### TASK INSTRUCTIONS:
Each line in the material below must be transcribed exactly; no picture belongs in the copy.

### TASK DATA:
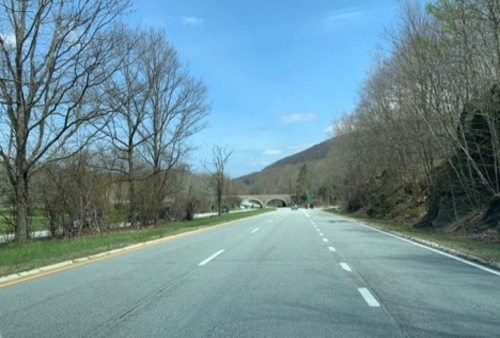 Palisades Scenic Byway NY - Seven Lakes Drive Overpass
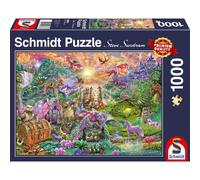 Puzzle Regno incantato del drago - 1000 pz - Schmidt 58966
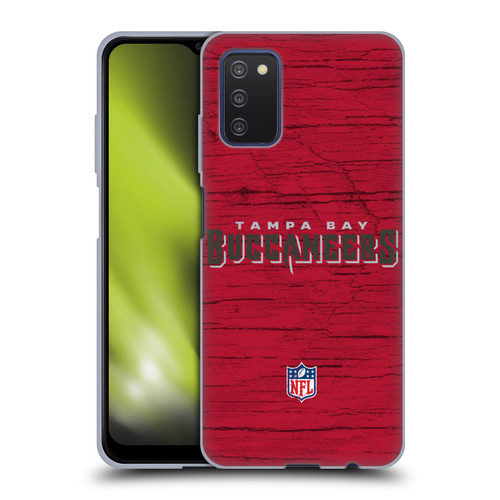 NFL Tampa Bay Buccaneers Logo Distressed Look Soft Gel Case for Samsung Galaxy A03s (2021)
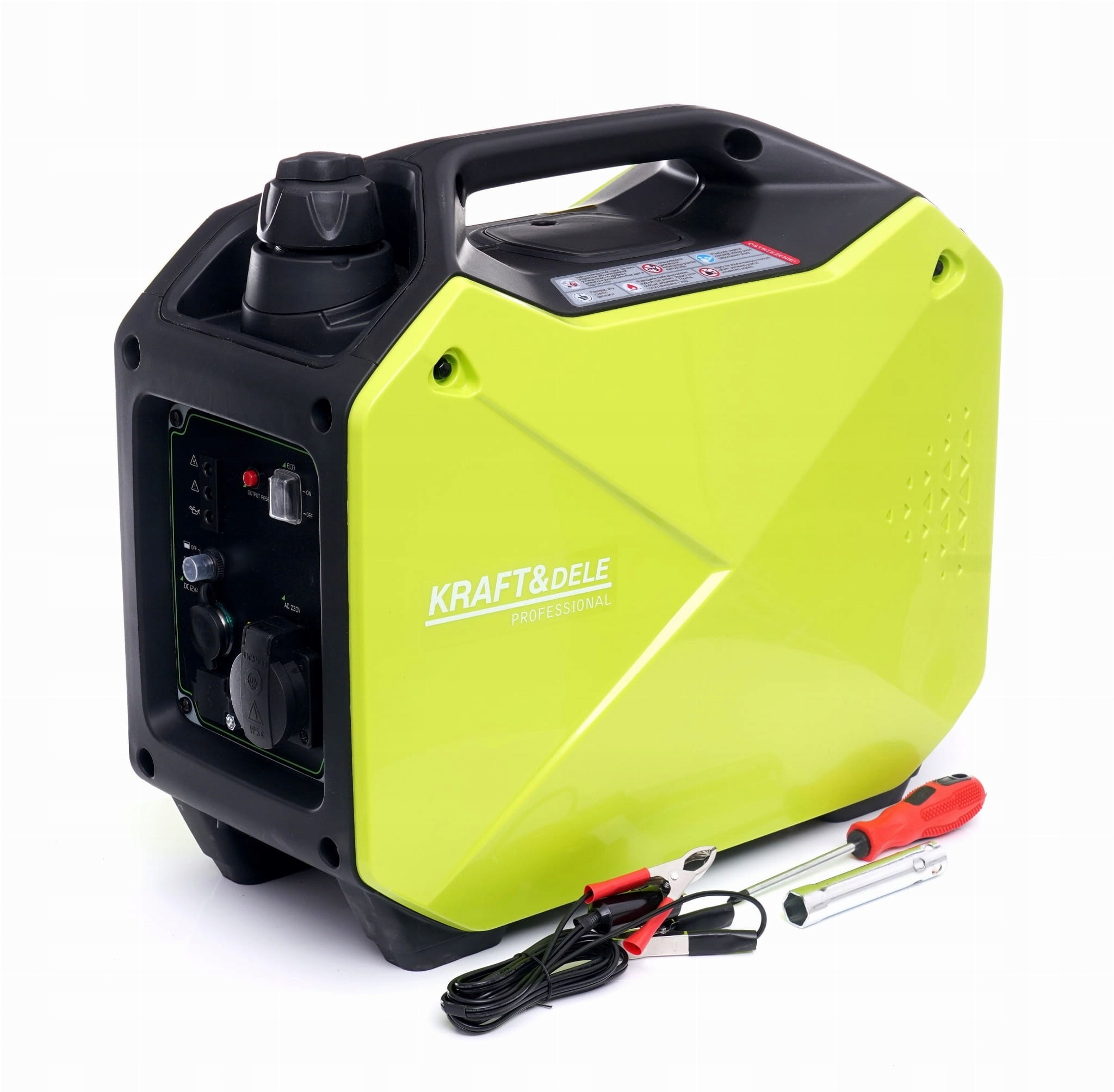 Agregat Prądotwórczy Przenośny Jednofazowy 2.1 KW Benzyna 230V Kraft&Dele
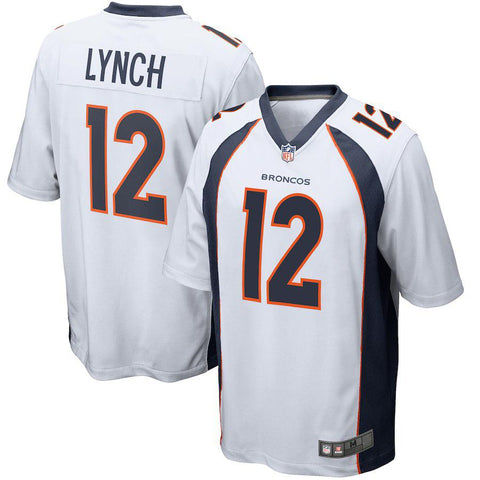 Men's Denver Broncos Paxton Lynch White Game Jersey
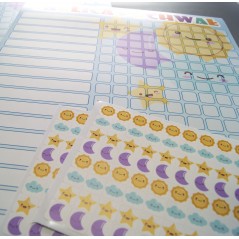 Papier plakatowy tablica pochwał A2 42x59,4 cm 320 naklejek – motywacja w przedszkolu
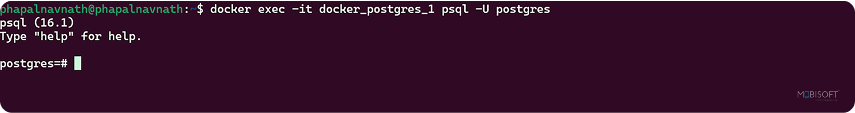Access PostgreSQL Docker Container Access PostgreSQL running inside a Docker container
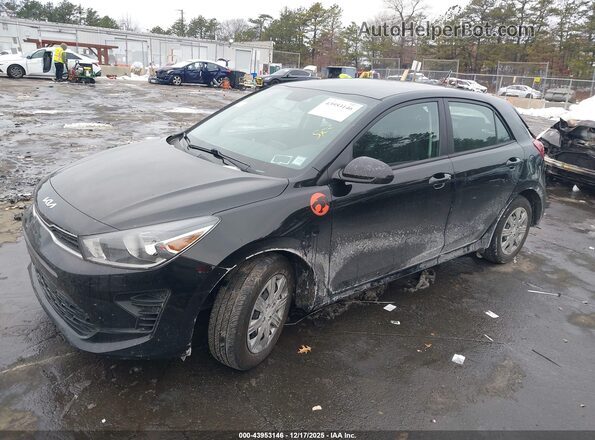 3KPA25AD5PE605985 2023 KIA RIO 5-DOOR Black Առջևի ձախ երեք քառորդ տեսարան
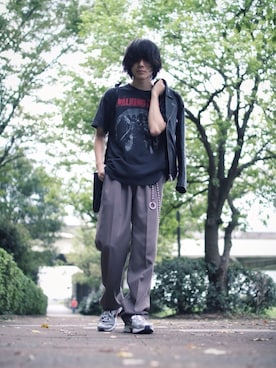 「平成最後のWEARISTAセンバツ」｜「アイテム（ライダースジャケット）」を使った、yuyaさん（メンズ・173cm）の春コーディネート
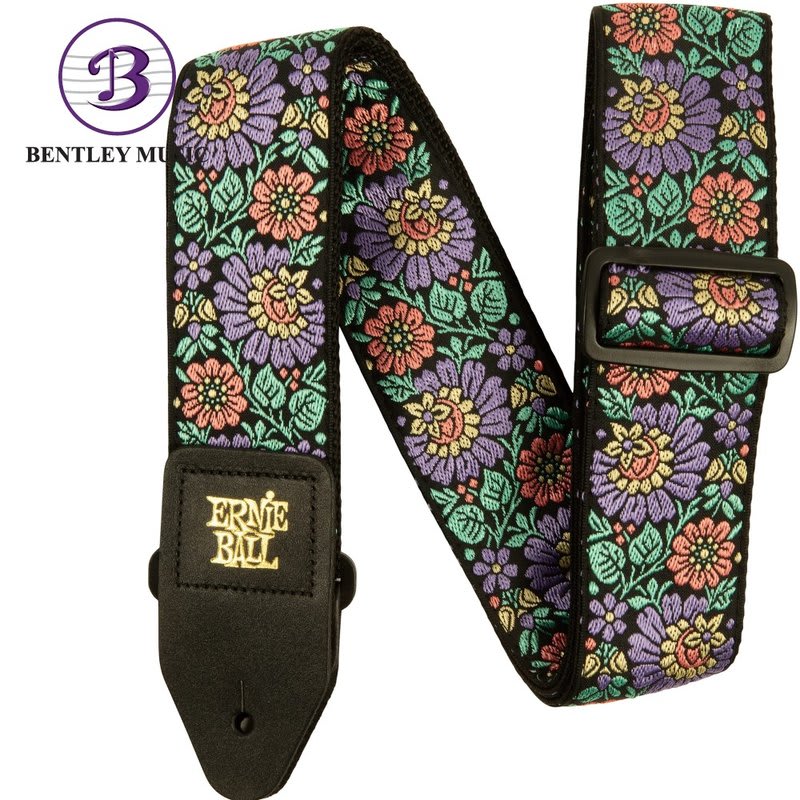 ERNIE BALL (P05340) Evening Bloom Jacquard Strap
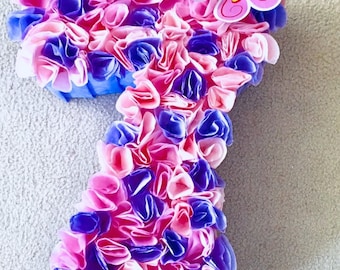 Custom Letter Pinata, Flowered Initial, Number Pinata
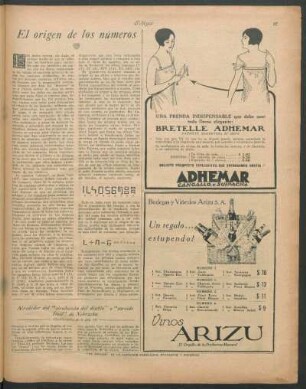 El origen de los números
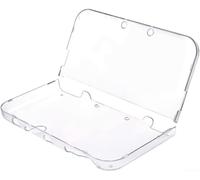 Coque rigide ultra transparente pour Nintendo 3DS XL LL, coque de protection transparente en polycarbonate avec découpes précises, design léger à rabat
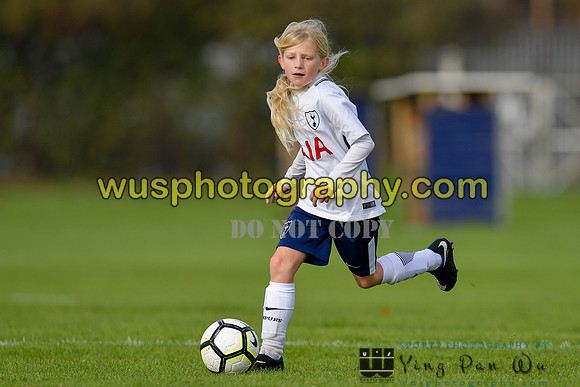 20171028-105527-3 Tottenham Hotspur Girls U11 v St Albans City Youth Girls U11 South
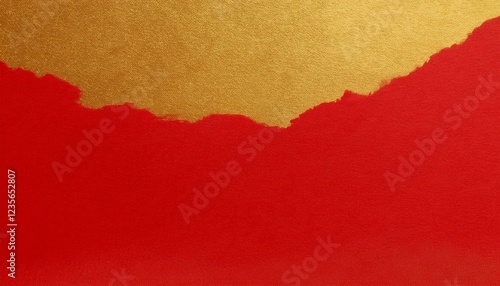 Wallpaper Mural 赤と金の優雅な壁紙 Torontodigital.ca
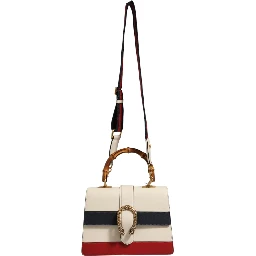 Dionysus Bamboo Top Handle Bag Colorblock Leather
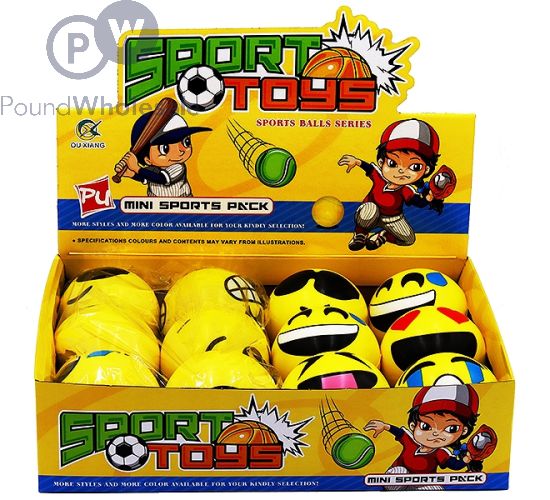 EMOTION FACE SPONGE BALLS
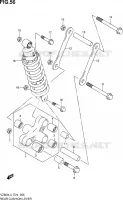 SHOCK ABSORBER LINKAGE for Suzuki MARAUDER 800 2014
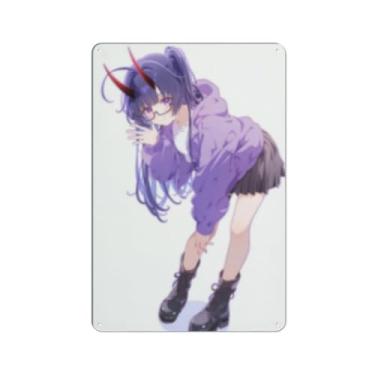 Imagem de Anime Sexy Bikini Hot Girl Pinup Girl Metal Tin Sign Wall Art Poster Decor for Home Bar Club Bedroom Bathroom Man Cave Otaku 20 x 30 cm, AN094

### EXPECTED OUTPUT:
 Palisades Scenic Byway NY - Seven Lakes Drive Overpass
 Puzzle Regno incantato del drago - 1000 pz - Schmidt 58966
 NFL Tampa Bay Buccaneers Logo Distressed Look Soft Gel Case for Samsung Galaxy A03s (2021)
 Agregat Prądotwórczy Przenośny Jednofazowy 2.1 KW Benzyna 230V Kraft&Dele
 Men's Denver Broncos Paxton Lynch White Game Jersey
 Papier plakatowy tablica pochwał A2 42x59,4 cm 320 naklejek – motywacja w przedszkolu
Access PostgreSQL Docker Container Access PostgreSQL running inside a Docker container
 3KPA25AD5PE605985 2023 KIA RIO 5-DOOR Black Առջևի ձախ երեք քառորդ տեսարան
 「平成最後のWEARISTAセンバツ」｜「アイテム（ライダースジャケット）」を使った、yuyaさん（メンズ・173cm）の春コーディネート
 ERNIE BALL (P05340) Evening Bloom Jacquard Strap
 Custom Letter Pinata, Flowered Initial, Number Pinata
 El origen de los números
 Coque rigide ultra transparente pour Nintendo 3DS XL LL, coque de protection transparente en polycarbonate avec découpes précises, design léger à rabat
 20171028-105527-3 Tottenham Hotspur Girls U11 v St Albans City Youth Girls U11 South
 Wallpaper Mural 赤と金の優雅な壁紙 Torontodigital.ca
 Dionysus Bamboo Top Handle Bag Colorblock Leather
 EMOTION FACE SPONGE BALLS
 SHOCK ABSORBER LINKAGE for Suzuki MARAUDER 800 2014
 Imagem de Anime Sexy Bikini Hot Girl Pinup Girl Metal Tin Sign Wall Art Poster Decor for Home Bar Club Bedroom Bathroom Man Cave Otaku 20 x 30 cm, AN094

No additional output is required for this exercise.